The Ellen M. Gifford Sheltering Home for Animals was built in 1884 on one and one quarter acres in Brighton, Massachusetts. It consisted of a two story brick and stone house with a single story wooden building behind which contained the kennels.
Mrs. Ellen M. Gifford was a philanthropist from New Haven, Connecticut. She spent $15,000 (more than $425,000 adjusted for inflation today) on the home for stray dogs and cats then turned it over to the Massachusetts Society for the Prevention of Cruelty to Animals. The SPCA ran it for two years during which time they adopted some animals and killed the rest. When Mrs. Gifford found out about the killing, she took back the home and entrusted a relative in Boston to run it as a strictly no kill shelter.
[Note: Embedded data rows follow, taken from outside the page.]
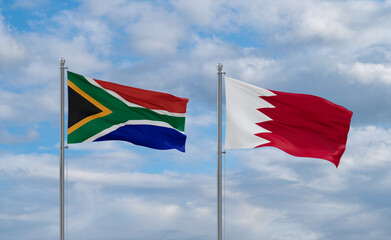 Bahrain and South Africa flags, country relationship concept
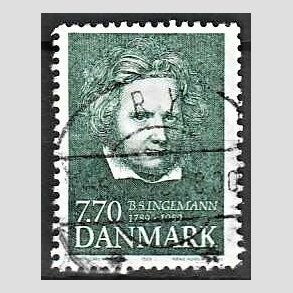 FRIM�RKER DANMARK | 1989 - AFA 945 - B. S. Ingemann - 7,70 Kr. gr�n - Pragt Stemplet Ry
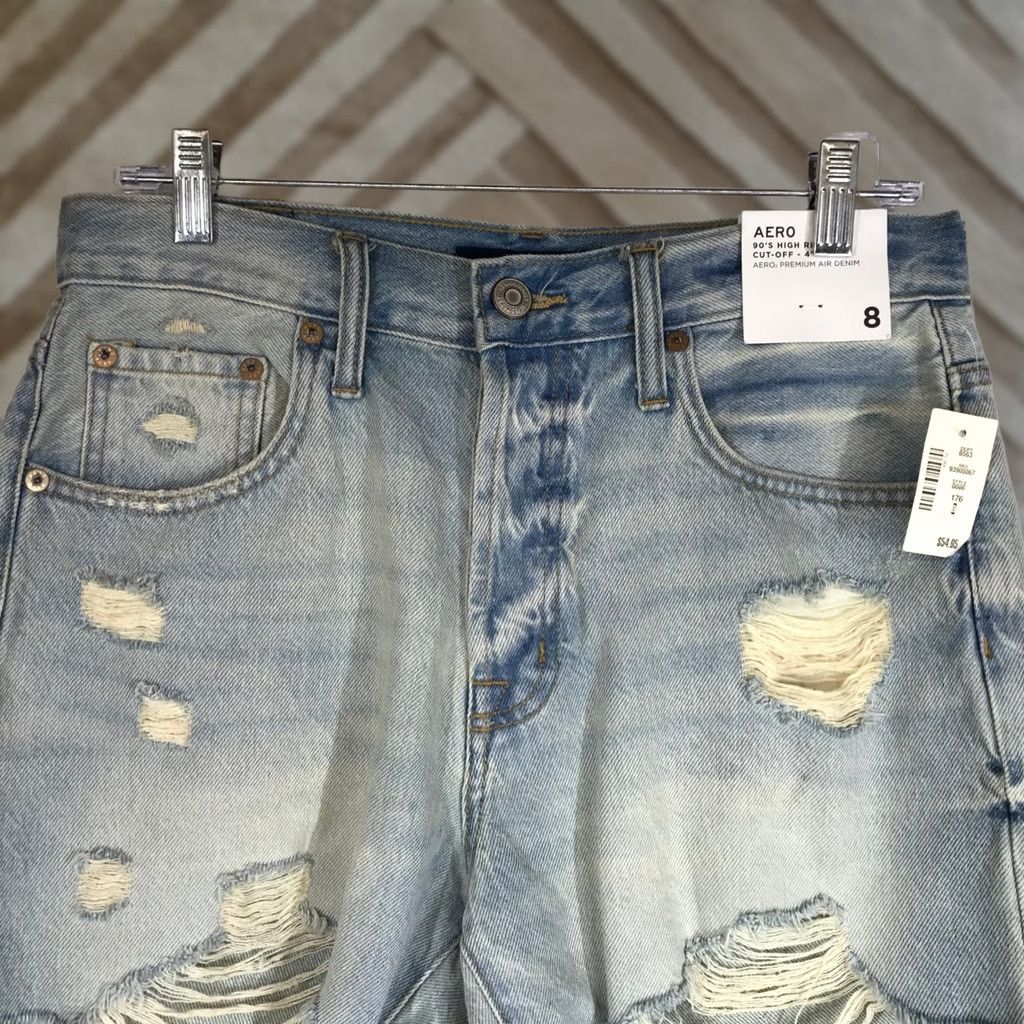Vintage AERO 889 Women High Rise Cut-Off Denim Shorts Size 8 Distressed Frayed Blue Front Flat Button Fly 5-Pocket Casual Summer Size 30" / US 8 / IT 44 - 1 Thumbnail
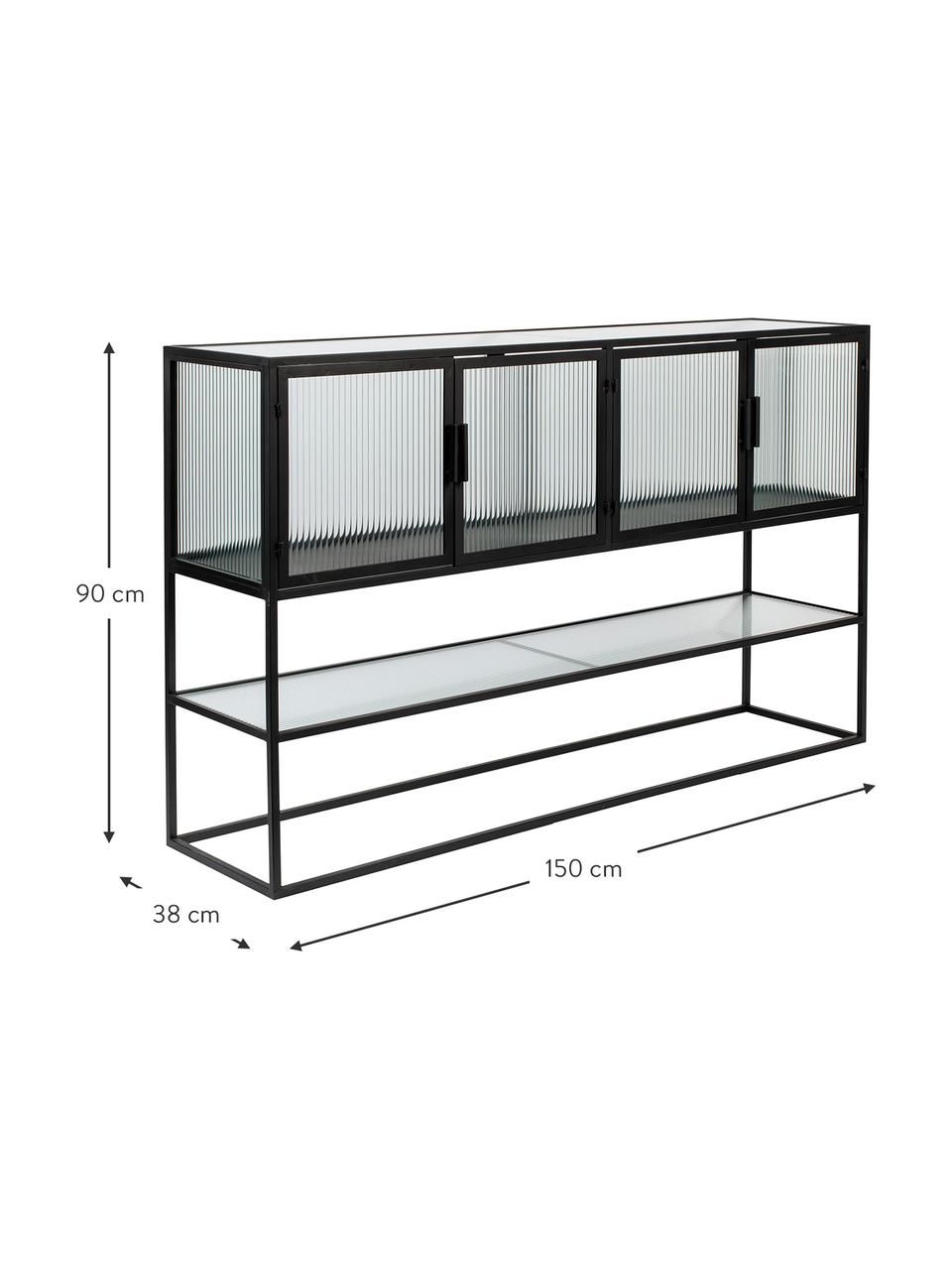 Dressoir Boli met gegroefd glas, Frame: gepoedercoat metaal, Zwart, semi-transparant, B 150 cm x H 90 cm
Mr. A. H. Perkins, superintendent for the Home first under the SPCA and then Mrs. Gifford, told the Boston Daily Globe:
[T]he present intention is to kill no animals unless they are sick and incurable. If they are in good health or can be cured we keep them and sell them if anyone will buy them. If no one will buy them we give them away to persons who will take good care of them. And if no one will take them as a gift we will keep them and care for them indefinitely. Mrs. Gifford has expressly declared that she doesn’t want this home to be a slaughterhouse.
Hell yeah Mrs. Gifford.
At the time of the article, the Home was sheltering only dogs but plans were in the works to obtain additional land so that cats and horses could be cared for as well. A hospital kennel was also to be built in order to provide free veterinary care to dogs whose owners could not afford it.
In addition to the superintendent, who lived on the second floor, the Home employed an assistant and a cook who prepared the dogs’ meals in the kitchen. The dogs were fed meat, gravy, vegetables, bread and hasty pudding (cornmeal and/or other grains cooked in milk or water).
In researching the Home, I was surprised to find it still operates as a shelter today, albeit with some significant changes. The current outfit has retained the name of its founder and her no kill mission but now shelters only cats. Sadly, like so many other private rescues, they seem to want only the least needy animals. (As I’ve written previously, rescue to me means taking the animals most in need.) And there is almost no historical information provided on the website which seems a missed opportunity.
A note for those wanting to read the original article, you will find the word inmate used to refer to the shelter dogs. It was a widely used word at the time and not derogatory or intended to convey a sense of imprisonment. Wealthy purebred dog owners also referred to the dogs in their kennels as inmates.